Unrelenting loudness is not the only problem with “Die Soldaten.” It is also marred by literally suicidal despair. As a young Nazi soldier, Zimmermann was invalided out of the Wehrmacht with a serious skin disease. Already afflicted with a degenerative eye condition, Zimmermann, weighed down with depression and insomnia, killed himself in 1970. The guy had a genuinely miserable life, but this does not make his opera any better.

To some chic audiences in Europe, suicide gives an extra stamp of authenticity to any depressed artistic creation, as if showing that its author really meant what he said. Even the commonly used German word for suicide, Freitod or “free death,” gives a glamorous sheen to an implied action of liberty. Yet sincerity is no gage of any artwork’s value, and “Die Soldaten” is simply too hopeless to be a fully realized artwork. Zimmermann’s work has been compared to Alban Berg’s 1925 modernist opera “Wozzeck,” which also features a woman named Marie who has tragic dealings with soldiers. But Berg’s deeply empathetic and heartfelt music assures that listeners truly care about Marie, who emerges as a convincing dramatic character. Zimmermann was quite unconcerned with bringing his own Marie in “Die Soldaten” to life before he destroyed her; she is a cipher meant to represent an element of his dark philosophy about mankind. There is no redemption in “Die Soldaten,” neither from its composer’s devout Catholic faith nor in its obsessively reiterated political message.

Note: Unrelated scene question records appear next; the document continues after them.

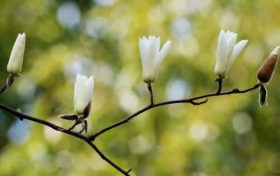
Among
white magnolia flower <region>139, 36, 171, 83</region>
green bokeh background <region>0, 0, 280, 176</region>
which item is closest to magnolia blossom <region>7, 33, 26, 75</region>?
white magnolia flower <region>139, 36, 171, 83</region>

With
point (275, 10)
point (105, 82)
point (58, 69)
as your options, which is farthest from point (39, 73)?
point (275, 10)

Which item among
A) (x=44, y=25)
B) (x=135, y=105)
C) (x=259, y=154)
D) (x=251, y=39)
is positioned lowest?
(x=259, y=154)

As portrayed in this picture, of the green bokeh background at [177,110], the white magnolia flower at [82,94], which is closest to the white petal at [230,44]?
the white magnolia flower at [82,94]

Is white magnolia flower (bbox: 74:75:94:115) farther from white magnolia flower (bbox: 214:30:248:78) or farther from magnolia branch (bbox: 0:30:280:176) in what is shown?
white magnolia flower (bbox: 214:30:248:78)

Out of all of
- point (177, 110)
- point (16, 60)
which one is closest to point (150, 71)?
point (16, 60)

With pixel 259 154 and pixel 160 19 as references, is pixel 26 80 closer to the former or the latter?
pixel 160 19

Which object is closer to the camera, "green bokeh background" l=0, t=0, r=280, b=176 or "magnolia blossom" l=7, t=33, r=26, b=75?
"magnolia blossom" l=7, t=33, r=26, b=75

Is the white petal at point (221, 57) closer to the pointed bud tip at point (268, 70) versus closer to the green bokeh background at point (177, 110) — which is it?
the pointed bud tip at point (268, 70)
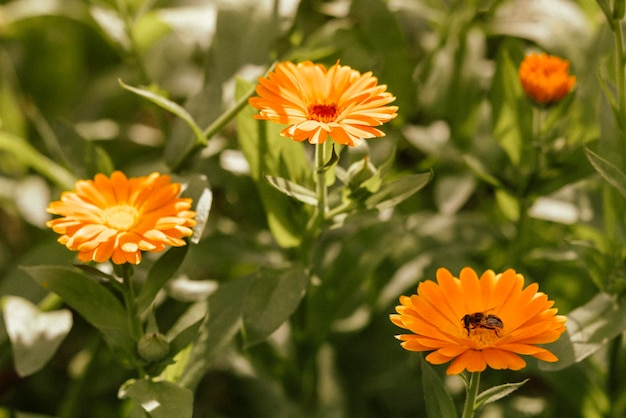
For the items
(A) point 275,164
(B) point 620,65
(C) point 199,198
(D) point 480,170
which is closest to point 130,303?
(C) point 199,198

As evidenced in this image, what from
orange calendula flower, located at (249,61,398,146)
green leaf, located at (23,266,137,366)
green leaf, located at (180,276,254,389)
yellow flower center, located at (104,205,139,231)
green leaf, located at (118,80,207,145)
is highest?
orange calendula flower, located at (249,61,398,146)

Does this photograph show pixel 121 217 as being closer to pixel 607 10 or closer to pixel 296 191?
pixel 296 191

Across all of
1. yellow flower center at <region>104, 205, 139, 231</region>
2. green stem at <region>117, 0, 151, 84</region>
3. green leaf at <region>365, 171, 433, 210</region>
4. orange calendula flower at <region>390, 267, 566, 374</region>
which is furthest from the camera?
green stem at <region>117, 0, 151, 84</region>

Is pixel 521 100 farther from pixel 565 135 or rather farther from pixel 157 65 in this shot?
pixel 157 65

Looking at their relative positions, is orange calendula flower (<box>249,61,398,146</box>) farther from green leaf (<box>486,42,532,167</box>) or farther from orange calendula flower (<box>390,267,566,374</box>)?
green leaf (<box>486,42,532,167</box>)

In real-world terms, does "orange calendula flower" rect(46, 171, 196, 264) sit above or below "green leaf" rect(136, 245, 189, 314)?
above

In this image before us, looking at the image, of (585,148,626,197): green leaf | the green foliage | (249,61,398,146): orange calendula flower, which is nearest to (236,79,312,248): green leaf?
the green foliage

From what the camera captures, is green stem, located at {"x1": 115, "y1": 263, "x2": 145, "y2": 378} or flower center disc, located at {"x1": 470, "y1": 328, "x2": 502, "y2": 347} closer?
flower center disc, located at {"x1": 470, "y1": 328, "x2": 502, "y2": 347}
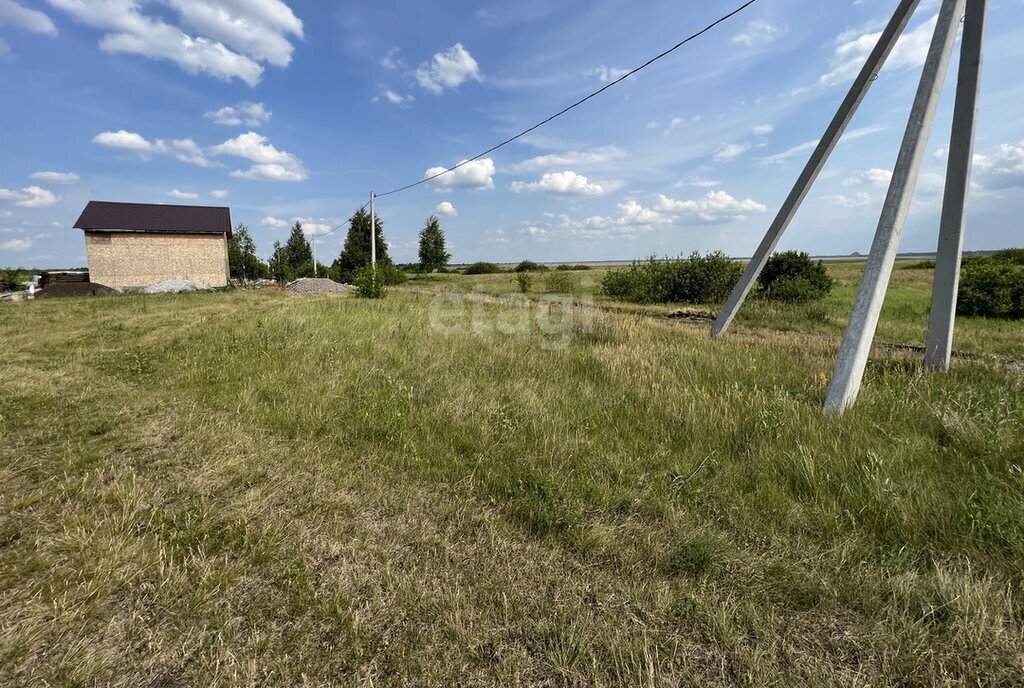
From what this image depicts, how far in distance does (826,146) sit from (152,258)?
37529 millimetres

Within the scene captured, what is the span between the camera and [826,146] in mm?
6871

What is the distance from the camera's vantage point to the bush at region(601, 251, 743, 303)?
18.1 metres

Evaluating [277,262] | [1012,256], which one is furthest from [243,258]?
[1012,256]

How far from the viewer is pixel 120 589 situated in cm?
198

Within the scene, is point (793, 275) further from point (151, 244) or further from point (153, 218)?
point (153, 218)

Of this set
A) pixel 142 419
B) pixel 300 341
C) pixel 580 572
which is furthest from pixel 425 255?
pixel 580 572

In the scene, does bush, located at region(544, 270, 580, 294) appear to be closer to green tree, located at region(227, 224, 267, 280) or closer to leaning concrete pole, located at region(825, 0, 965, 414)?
leaning concrete pole, located at region(825, 0, 965, 414)

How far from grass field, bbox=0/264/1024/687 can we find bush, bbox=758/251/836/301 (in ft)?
44.0

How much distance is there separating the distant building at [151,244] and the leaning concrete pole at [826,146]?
114 ft

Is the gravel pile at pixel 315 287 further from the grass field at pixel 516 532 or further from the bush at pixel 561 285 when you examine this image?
the grass field at pixel 516 532

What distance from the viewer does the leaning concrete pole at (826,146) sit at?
18.1 feet

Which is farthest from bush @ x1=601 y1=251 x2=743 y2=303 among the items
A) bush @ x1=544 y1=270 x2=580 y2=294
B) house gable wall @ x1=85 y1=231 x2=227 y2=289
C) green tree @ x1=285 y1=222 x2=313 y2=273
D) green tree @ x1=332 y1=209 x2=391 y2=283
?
green tree @ x1=285 y1=222 x2=313 y2=273

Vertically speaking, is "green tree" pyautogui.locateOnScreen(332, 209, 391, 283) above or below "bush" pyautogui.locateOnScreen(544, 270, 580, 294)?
above

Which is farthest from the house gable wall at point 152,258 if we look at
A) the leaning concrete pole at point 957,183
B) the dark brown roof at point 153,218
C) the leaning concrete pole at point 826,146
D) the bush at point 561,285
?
the leaning concrete pole at point 957,183
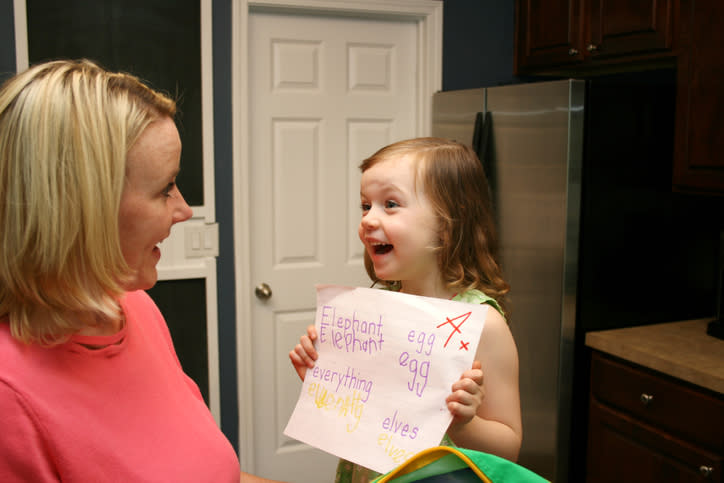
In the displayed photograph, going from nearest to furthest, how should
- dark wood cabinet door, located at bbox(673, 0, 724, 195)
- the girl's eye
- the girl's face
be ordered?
the girl's eye < the girl's face < dark wood cabinet door, located at bbox(673, 0, 724, 195)

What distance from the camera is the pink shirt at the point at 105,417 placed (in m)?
0.77

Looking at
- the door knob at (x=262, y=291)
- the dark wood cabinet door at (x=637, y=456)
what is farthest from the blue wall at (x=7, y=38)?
the dark wood cabinet door at (x=637, y=456)

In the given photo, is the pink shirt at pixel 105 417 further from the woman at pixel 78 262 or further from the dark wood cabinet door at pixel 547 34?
the dark wood cabinet door at pixel 547 34

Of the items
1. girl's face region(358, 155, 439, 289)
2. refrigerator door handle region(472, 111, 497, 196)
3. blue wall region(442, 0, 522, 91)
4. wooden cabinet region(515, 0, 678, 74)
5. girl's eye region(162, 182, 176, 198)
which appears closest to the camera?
girl's eye region(162, 182, 176, 198)

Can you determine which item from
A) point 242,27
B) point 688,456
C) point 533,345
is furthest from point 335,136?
point 688,456

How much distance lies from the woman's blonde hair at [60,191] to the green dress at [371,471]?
602 millimetres

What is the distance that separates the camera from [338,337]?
1.16 meters

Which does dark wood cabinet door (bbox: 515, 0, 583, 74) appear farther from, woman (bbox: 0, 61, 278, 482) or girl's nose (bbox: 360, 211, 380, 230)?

To a European sensibility, setting the New York production in an armory might seem a further pooh-poohing reference to American militarism. (Never mind that the city’s armories are used for such humanistic purposes as sheltering homeless people and displaying art exhibits, in addition to gathering army reservists.) Zimmermann said of himself, “I am presumably a mixture, typical of the Rheinland, of monk and Dionysus,” and he did write intriguing works of value on a smaller scale. German theater director Jürgen Flimm, who runs the RuhrTriennale Festival, has claimed in interviews that Zimmermann revived Europe’s avant-garde music after it was stamped out by the Nazis. Yet “Il Prigioniero” (“The Prisoner”), a far better opera by Italian modernist Luigi Dallapiccola (1904-1975), premiered much earlier, in 1949. Dallapiccola’s work, composed along 12-tone principles comparable with Zimmermann’s, is lyrical, heartening and noble as it expresses its themes of war’s woes and man’s inhumanity. A representative CD of *“Il Prigioniero” * from Sony BMG, conducted by Esa-Pekka Salonen, gives an idea of what Armory audiences will be missing in terms of artistic gratification and absence of suicidal despair. Caveat emptor!

Benjamin Ivry is the author of biographies of Maurice Ravel, Francis Poulenc and Arthur Rimbaud.